E se o palco nunca a abandonou, a música também não. Em 2022, lançou o álbum For All Our Days That Tear the Heart, em parceria com Bernard Butler, ex-guitarrista do Suede. O disco, indicado ao Mercury Prize, foi saudado como um dos mais belos do ano, reafirmando sua recusa em se limitar a um único território.
Na vida pessoal, Jessie sempre foi discreta. Viveu um relacionamento com James Norton entre 2015 e 2017, mas prefere manter sua intimidade longe dos tabloides. Em entrevistas, fala mais sobre os papéis que aceita, sobre a necessidade de representar mulheres complexas e sobre como cada personagem deixa marcas nela.

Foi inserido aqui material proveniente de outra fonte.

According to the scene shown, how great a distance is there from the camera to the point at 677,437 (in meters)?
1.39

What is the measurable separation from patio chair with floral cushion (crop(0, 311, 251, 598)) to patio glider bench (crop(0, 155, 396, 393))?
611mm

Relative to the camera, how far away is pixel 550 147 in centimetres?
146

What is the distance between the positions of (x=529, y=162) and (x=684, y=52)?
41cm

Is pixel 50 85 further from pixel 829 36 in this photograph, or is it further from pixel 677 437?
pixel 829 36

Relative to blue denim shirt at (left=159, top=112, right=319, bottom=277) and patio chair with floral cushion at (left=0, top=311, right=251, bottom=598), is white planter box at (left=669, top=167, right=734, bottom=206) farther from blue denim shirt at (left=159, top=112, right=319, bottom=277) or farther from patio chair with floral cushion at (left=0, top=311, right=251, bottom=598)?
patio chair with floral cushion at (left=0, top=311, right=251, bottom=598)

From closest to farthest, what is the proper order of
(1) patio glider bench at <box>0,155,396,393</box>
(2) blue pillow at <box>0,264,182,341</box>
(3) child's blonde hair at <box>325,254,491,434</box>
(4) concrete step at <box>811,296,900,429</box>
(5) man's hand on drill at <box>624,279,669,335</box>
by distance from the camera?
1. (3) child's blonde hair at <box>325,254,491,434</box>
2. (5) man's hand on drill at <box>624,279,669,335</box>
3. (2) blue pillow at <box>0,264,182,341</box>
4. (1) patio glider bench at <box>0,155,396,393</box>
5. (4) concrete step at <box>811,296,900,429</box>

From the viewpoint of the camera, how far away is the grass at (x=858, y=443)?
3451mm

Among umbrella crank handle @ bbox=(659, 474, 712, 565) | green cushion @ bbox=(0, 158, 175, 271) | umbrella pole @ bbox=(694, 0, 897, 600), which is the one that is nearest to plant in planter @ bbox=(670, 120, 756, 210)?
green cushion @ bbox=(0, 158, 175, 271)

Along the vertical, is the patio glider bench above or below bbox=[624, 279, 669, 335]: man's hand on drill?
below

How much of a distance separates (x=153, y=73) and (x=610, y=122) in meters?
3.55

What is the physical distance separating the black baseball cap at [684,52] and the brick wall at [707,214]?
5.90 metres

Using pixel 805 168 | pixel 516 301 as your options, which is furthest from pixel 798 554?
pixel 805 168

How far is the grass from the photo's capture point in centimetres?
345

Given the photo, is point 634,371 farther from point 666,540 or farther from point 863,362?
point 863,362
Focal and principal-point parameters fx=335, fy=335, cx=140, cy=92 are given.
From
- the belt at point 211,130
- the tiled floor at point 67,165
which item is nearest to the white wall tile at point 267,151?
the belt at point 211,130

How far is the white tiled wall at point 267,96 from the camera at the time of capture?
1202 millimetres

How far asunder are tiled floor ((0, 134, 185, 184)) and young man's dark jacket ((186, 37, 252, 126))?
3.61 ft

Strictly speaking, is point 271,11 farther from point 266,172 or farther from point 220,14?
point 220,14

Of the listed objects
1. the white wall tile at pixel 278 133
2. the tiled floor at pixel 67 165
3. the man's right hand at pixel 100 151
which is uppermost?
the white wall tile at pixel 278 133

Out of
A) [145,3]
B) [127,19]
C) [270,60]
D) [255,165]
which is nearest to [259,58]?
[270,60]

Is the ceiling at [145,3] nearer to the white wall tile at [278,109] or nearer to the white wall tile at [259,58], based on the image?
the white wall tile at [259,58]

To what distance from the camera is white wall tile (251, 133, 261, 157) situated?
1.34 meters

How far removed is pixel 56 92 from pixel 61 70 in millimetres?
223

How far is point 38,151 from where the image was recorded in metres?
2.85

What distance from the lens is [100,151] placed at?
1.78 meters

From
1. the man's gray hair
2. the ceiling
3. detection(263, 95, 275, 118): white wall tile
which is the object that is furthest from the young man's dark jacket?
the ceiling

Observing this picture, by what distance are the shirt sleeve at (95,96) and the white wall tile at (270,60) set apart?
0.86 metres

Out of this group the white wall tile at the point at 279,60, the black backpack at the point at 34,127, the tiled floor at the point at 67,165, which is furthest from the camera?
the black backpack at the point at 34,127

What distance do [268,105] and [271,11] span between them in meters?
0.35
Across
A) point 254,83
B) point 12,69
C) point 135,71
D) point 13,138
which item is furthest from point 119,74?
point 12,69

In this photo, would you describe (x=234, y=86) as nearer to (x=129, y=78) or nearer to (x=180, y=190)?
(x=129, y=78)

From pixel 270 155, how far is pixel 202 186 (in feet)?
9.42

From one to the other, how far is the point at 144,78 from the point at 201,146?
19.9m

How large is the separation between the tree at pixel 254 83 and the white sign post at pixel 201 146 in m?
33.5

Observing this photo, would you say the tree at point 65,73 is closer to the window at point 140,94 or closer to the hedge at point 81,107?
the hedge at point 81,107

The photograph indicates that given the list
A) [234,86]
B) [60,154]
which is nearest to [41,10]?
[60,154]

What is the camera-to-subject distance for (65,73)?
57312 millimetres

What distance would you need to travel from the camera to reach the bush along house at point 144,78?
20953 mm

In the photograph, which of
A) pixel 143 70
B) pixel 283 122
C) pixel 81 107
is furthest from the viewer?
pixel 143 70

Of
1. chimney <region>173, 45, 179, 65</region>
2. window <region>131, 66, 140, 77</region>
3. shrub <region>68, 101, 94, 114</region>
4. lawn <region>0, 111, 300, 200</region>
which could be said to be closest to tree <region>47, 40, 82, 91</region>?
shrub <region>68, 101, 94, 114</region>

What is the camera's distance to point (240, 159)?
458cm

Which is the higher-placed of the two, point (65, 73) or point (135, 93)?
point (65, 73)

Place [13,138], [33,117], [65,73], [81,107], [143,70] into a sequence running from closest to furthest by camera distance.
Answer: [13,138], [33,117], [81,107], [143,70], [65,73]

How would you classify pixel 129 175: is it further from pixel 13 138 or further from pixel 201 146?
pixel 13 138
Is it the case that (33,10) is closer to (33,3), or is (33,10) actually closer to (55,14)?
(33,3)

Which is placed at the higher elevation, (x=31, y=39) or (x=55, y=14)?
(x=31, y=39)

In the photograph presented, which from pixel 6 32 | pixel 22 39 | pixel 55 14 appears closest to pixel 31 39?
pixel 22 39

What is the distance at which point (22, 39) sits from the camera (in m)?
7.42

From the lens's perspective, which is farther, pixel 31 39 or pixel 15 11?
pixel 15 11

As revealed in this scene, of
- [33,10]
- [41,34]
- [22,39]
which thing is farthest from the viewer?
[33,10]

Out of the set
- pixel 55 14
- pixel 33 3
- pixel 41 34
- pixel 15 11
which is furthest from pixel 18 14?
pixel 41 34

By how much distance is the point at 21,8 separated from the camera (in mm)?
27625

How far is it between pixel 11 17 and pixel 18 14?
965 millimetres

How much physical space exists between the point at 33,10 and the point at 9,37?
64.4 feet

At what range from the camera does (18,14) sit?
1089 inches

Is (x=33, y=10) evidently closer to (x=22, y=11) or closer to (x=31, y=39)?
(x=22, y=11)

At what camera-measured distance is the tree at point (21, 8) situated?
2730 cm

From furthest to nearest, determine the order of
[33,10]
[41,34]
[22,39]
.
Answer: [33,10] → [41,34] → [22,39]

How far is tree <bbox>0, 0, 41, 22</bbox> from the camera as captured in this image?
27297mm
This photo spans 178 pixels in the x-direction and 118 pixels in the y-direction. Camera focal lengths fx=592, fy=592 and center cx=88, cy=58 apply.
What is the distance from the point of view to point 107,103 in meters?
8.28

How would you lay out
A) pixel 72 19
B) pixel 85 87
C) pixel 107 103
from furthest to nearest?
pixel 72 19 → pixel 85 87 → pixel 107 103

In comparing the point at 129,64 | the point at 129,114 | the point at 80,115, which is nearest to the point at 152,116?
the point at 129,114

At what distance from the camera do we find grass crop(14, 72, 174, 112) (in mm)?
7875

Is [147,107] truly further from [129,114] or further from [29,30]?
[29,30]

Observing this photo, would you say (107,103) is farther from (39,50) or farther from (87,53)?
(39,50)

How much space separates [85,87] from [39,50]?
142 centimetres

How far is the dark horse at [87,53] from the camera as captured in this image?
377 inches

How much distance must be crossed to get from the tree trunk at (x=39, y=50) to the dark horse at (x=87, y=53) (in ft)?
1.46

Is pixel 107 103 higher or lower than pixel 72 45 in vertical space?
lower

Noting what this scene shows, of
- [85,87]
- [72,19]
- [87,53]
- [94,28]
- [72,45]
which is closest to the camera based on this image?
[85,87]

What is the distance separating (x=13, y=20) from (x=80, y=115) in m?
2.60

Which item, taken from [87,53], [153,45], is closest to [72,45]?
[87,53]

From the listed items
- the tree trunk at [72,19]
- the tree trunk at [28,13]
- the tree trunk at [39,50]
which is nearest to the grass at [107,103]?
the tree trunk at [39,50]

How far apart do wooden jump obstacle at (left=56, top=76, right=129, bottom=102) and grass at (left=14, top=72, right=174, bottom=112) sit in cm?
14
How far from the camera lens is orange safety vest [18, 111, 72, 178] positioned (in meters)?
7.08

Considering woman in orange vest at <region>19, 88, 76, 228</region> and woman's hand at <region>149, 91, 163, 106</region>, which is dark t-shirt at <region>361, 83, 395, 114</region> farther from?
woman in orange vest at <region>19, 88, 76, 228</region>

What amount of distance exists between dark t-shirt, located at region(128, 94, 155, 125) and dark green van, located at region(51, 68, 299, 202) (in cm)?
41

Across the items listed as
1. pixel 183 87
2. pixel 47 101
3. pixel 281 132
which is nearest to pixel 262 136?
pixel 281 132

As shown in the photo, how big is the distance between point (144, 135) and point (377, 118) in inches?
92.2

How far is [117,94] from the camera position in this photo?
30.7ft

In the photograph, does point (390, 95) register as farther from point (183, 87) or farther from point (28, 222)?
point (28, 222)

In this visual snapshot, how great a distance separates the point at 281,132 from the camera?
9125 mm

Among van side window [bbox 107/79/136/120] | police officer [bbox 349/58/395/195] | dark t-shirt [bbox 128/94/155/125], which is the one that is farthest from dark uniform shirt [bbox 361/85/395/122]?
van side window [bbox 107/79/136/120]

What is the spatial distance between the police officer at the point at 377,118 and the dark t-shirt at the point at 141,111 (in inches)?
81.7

O resultado é que Jessie Buckley está prestes a atravessar uma fronteira rara: a de artista reverenciada para artista consagrada. Entre um filme que a coloca novamente no Oscar, musicais que redefiniram personagens icônicos, discos que ecoam sua voz melancólica e performances que vão do experimental ao histórico, Buckley compõe um mosaico único. Ela é, ao mesmo tempo, atriz de prestígio, cantora premiada e intérprete de Shakespeare. O reconhecimento popular talvez ainda não tenha chegado em cheio, mas é apenas questão de tempo. Com Hamnet, esse tempo pode ser agora.